Question

Help check work with changing equations of conics to standard vertex form.

Answer 1

y2 − 12y − 8x + 20 = 0

This would be a horizontal parabola

Answer 2

because we are missing x^2

Answer 3

yes thats correct

Answer 4

(y^2-12y)-8x=-20

we would square now

(y-6y)^2-8x=-20

Answer 5

(y-6)^2=8x-20

Answer 6

\[y^2-12y-8x+20=0\]\[(y^2-12y)-8x=-20\]\[(y^2-12y\color{red}{+36})-8x=-20\color{red}{+36}\]\[(y-6)^2-8x=16\]

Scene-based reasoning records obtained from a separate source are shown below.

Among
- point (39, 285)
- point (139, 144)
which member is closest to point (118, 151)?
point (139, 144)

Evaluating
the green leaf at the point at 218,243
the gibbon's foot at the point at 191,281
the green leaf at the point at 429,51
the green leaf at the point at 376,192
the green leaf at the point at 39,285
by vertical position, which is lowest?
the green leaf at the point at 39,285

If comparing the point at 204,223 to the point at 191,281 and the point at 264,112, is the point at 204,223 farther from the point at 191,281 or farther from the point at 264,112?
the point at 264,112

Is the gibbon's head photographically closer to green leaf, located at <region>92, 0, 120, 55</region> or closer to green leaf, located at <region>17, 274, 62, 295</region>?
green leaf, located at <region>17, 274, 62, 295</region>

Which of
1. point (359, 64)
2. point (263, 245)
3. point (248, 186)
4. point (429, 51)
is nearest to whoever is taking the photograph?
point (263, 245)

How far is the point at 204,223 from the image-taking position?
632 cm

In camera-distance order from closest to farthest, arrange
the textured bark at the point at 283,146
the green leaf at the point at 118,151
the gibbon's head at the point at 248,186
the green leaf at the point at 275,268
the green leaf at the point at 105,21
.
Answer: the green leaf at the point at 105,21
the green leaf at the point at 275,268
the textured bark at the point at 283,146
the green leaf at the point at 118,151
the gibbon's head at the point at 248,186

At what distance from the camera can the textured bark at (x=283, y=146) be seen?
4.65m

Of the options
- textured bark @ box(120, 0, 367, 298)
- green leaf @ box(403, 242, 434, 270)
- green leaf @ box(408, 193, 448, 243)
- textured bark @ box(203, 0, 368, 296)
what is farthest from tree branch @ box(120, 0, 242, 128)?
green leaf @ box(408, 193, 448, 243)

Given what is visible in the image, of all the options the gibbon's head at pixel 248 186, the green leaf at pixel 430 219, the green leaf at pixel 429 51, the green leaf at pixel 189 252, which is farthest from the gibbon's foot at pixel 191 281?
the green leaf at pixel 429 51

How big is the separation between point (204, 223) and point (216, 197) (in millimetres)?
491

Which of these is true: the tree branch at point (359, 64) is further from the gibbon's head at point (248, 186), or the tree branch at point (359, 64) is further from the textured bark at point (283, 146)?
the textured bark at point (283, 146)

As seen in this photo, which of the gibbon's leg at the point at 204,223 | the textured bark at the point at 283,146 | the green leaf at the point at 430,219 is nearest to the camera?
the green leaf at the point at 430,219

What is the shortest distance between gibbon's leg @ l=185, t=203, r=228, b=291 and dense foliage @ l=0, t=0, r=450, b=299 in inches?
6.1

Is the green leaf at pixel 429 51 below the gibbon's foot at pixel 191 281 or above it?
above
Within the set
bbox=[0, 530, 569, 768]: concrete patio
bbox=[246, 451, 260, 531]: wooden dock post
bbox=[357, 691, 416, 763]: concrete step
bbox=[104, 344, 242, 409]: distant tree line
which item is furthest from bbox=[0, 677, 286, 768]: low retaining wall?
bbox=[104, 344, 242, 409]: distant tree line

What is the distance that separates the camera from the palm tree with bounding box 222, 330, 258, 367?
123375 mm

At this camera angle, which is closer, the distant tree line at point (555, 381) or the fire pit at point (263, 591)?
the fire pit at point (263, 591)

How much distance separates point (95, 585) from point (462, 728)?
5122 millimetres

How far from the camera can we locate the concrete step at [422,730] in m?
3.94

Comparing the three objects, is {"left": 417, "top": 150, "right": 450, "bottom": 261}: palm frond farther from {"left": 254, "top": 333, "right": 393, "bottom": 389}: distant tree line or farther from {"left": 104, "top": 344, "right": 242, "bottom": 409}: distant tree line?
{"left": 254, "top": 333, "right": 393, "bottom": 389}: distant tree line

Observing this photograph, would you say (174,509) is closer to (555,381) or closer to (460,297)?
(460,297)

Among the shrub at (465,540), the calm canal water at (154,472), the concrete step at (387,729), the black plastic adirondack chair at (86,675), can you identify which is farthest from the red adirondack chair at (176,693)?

@perl is this more like it? Not 100% sure.

Answer 7

where did 36 come from?

Answer 8

If this is in terms of completing the square, I believe that is what you are trying to accomplish.

Answer 9

looks good so far

Answer 10

@DarkBlueChocobo
we are using the fact that
$$ \Large x^2 + bx + (b/2)^2 = (x+b/2)^2

$$

Answer 11

Yes, or what is called `completing the square` :)

Answer 12

and 6^2 is 36 alright

Answer 13

y^2 -12y = y^2 + (-12)*y

y^2 + (-12)*y + (-12/2)^2 = ( y + (-12/2) ) ^2

Answer 14

\[(y-6)^2\] but how would you finish the right side?